**Records for the exercise:**
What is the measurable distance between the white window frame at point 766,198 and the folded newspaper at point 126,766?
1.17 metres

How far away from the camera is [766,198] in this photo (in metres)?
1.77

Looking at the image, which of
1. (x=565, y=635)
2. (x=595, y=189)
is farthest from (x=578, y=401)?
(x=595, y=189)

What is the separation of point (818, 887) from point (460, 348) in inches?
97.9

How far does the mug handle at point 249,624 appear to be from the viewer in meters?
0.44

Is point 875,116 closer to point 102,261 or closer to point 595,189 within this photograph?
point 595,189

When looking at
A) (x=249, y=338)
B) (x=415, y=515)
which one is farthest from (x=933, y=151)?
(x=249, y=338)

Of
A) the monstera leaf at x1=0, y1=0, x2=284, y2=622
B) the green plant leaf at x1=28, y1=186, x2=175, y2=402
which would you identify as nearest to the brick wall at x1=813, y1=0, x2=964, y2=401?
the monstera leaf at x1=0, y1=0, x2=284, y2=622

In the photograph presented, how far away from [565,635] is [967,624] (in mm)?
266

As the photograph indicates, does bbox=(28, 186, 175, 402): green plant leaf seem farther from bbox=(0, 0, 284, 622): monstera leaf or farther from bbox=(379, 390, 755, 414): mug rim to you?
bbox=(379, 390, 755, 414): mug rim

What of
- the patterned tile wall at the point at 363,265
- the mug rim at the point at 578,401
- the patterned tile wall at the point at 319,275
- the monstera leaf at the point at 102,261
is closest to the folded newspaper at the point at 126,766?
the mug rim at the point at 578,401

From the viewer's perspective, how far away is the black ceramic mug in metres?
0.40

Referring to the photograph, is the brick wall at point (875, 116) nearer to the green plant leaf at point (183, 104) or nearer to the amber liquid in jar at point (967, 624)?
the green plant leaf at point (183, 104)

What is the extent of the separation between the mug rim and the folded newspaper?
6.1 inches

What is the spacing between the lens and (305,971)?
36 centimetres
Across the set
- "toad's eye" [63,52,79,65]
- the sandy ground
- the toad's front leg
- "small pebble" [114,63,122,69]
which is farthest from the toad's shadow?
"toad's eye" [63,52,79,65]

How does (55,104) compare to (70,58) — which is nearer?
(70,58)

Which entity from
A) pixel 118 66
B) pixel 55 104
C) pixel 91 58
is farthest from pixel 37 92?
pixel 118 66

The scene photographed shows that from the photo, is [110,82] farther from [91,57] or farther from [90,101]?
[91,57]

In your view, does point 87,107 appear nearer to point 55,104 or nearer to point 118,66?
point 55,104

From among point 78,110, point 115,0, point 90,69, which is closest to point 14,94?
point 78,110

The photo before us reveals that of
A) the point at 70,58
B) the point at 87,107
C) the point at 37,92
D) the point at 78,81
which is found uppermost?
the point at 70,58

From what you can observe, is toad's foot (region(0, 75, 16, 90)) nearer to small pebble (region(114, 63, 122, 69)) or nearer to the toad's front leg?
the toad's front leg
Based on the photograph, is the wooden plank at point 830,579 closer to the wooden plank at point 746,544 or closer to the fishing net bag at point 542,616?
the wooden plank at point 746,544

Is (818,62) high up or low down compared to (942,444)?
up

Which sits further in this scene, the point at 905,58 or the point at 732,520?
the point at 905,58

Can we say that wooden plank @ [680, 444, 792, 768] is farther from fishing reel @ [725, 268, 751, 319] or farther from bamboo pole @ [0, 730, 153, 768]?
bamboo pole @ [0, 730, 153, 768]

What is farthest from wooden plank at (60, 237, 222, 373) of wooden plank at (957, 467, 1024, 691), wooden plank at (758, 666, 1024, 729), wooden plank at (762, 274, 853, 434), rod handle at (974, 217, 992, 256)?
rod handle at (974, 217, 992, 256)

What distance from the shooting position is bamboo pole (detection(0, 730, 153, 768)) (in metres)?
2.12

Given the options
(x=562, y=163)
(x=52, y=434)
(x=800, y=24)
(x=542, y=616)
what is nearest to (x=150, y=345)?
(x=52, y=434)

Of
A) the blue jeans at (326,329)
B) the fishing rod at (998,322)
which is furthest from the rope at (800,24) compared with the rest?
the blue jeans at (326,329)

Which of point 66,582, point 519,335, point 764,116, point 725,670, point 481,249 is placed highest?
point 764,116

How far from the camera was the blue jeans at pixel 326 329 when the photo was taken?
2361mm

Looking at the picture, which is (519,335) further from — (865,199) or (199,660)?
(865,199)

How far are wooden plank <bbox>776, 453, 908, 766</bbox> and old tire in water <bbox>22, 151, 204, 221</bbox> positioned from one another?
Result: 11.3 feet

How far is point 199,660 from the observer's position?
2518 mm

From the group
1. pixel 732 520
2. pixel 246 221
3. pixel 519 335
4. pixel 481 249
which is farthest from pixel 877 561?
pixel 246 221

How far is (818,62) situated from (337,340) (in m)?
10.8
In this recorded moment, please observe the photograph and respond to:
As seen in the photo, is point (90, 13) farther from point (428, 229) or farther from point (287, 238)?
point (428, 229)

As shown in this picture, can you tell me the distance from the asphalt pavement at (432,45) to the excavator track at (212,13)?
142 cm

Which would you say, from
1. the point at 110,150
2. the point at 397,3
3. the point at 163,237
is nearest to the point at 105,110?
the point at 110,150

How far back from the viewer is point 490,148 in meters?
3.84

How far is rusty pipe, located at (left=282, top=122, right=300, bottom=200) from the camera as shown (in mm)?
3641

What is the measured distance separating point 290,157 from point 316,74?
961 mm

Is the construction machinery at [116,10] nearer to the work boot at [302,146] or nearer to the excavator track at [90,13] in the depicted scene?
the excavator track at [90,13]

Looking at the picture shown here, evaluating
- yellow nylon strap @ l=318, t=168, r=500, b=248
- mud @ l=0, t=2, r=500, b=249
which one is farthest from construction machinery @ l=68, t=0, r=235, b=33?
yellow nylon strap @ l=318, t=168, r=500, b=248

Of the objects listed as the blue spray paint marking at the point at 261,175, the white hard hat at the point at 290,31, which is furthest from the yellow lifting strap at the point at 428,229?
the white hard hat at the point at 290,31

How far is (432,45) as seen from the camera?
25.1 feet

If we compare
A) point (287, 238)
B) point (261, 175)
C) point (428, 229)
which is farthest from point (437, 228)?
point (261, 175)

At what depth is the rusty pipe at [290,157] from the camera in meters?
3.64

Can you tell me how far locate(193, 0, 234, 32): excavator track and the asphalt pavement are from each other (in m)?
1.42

**What you are asked to do:** Retype all of the material, keeping each line exact.

**Result below:**
What is the measurable distance between the white window frame at point 766,198 and the folded newspaper at point 126,766?
1.17 metres

How far away from the camera is [766,198] in this photo (in metres)?
1.77

Looking at the image, which of
1. (x=565, y=635)
2. (x=595, y=189)
is farthest from (x=578, y=401)?
(x=595, y=189)

What is the separation of point (818, 887) from point (460, 348) in inches?
97.9

How far does the mug handle at point 249,624 appear to be from the viewer in meters?
0.44

Is point 875,116 closer to point 102,261 or closer to point 595,189 within this photograph?
point 595,189

When looking at
A) (x=249, y=338)
B) (x=415, y=515)
which one is farthest from (x=933, y=151)?
(x=249, y=338)

Of
A) the monstera leaf at x1=0, y1=0, x2=284, y2=622
B) the green plant leaf at x1=28, y1=186, x2=175, y2=402
which would you identify as nearest to the brick wall at x1=813, y1=0, x2=964, y2=401?
the monstera leaf at x1=0, y1=0, x2=284, y2=622

In the photograph presented, how far away from [565,635] is [967,624] (in mm)?
266

As the photograph indicates, does bbox=(28, 186, 175, 402): green plant leaf seem farther from bbox=(0, 0, 284, 622): monstera leaf or farther from bbox=(379, 390, 755, 414): mug rim to you?
bbox=(379, 390, 755, 414): mug rim

What of
- the patterned tile wall at the point at 363,265
- the mug rim at the point at 578,401
- the patterned tile wall at the point at 319,275
- the monstera leaf at the point at 102,261
is closest to the folded newspaper at the point at 126,766?
the mug rim at the point at 578,401

From the viewer's perspective, how far away is the black ceramic mug in metres?
0.40

Referring to the photograph, is the brick wall at point (875, 116) nearer to the green plant leaf at point (183, 104) or nearer to the amber liquid in jar at point (967, 624)?
the green plant leaf at point (183, 104)

What is the extent of the separation between the mug rim and the folded newspaper?
6.1 inches

What is the spacing between the lens and (305,971)?
36 centimetres
Across the set
- "toad's eye" [63,52,79,65]
- the sandy ground
- the toad's front leg
- "small pebble" [114,63,122,69]
which is farthest from the toad's shadow?
"toad's eye" [63,52,79,65]

How does (55,104) compare to (70,58) — which is nearer?
(70,58)

Which entity from
A) pixel 118 66
B) pixel 55 104
C) pixel 91 58
is farthest from pixel 37 92?
pixel 118 66

The scene photographed shows that from the photo, is [110,82] farther from [91,57] or farther from [90,101]?
[91,57]

In your view, does point 87,107 appear nearer to point 55,104 or nearer to point 118,66?
point 55,104

From among point 78,110, point 115,0, point 90,69, which is closest to point 14,94?
point 78,110

The photo before us reveals that of
A) the point at 70,58
B) the point at 87,107
C) the point at 37,92
D) the point at 78,81
which is found uppermost?
the point at 70,58

From what you can observe, is toad's foot (region(0, 75, 16, 90)) nearer to small pebble (region(114, 63, 122, 69)) or nearer to the toad's front leg?
the toad's front leg
Based on the photograph, is the wooden plank at point 830,579 closer to the wooden plank at point 746,544 or closer to the fishing net bag at point 542,616?
the wooden plank at point 746,544

Is (818,62) high up or low down compared to (942,444)?
up

Which sits further in this scene, the point at 905,58 or the point at 732,520?
the point at 905,58

Can we say that wooden plank @ [680, 444, 792, 768] is farther from fishing reel @ [725, 268, 751, 319] or farther from bamboo pole @ [0, 730, 153, 768]?
bamboo pole @ [0, 730, 153, 768]

What is farthest from wooden plank at (60, 237, 222, 373) of wooden plank at (957, 467, 1024, 691), wooden plank at (758, 666, 1024, 729), wooden plank at (762, 274, 853, 434), rod handle at (974, 217, 992, 256)?
rod handle at (974, 217, 992, 256)

What distance from the shooting position is bamboo pole (detection(0, 730, 153, 768)) (in metres)?
2.12

Given the options
(x=562, y=163)
(x=52, y=434)
(x=800, y=24)
(x=542, y=616)
what is nearest to (x=150, y=345)?
(x=52, y=434)

Of
A) the blue jeans at (326,329)
B) the fishing rod at (998,322)
which is furthest from the rope at (800,24) compared with the rest?
the blue jeans at (326,329)

Which of point 66,582, point 519,335, point 764,116, point 725,670, point 481,249 is placed highest?
point 764,116

How far from the camera was the blue jeans at pixel 326 329 when the photo was taken?
2361mm

Looking at the picture, which is (519,335) further from — (865,199) or (199,660)?
(865,199)

How far are wooden plank <bbox>776, 453, 908, 766</bbox> and old tire in water <bbox>22, 151, 204, 221</bbox> positioned from one another?
Result: 11.3 feet

How far is point 199,660 from the observer's position?
2518 mm

From the group
1. pixel 732 520
2. pixel 246 221
3. pixel 519 335
4. pixel 481 249
which is farthest from pixel 877 561?
pixel 246 221

How far is (818,62) situated from (337,340) (in m)?
10.8
In this recorded moment, please observe the photograph and respond to:
As seen in the photo, is point (90, 13) farther from point (428, 229) or farther from point (287, 238)?
point (428, 229)

As shown in this picture, can you tell me the distance from the asphalt pavement at (432,45) to the excavator track at (212,13)?
142 cm

Which would you say, from
1. the point at 110,150
2. the point at 397,3
3. the point at 163,237
is nearest to the point at 105,110?
the point at 110,150

How far back from the viewer is point 490,148 in meters?
3.84

How far is rusty pipe, located at (left=282, top=122, right=300, bottom=200) from the camera as shown (in mm)?
3641

What is the measured distance separating point 290,157 from point 316,74?
961 mm

Is the construction machinery at [116,10] nearer to the work boot at [302,146] or nearer to the excavator track at [90,13] in the depicted scene?
the excavator track at [90,13]

Looking at the picture shown here, evaluating
- yellow nylon strap @ l=318, t=168, r=500, b=248
- mud @ l=0, t=2, r=500, b=249
which one is farthest from construction machinery @ l=68, t=0, r=235, b=33?
yellow nylon strap @ l=318, t=168, r=500, b=248

Of the objects listed as the blue spray paint marking at the point at 261,175, the white hard hat at the point at 290,31, which is furthest from the yellow lifting strap at the point at 428,229?
the white hard hat at the point at 290,31

How far is (432,45) as seen from the camera?
25.1 feet

If we compare
A) point (287, 238)
B) point (261, 175)
C) point (428, 229)
which is farthest from point (437, 228)?
point (261, 175)

At what depth is the rusty pipe at [290,157] from the camera in meters?
3.64

Can you tell me how far locate(193, 0, 234, 32): excavator track and the asphalt pavement are from each other (in m)?
1.42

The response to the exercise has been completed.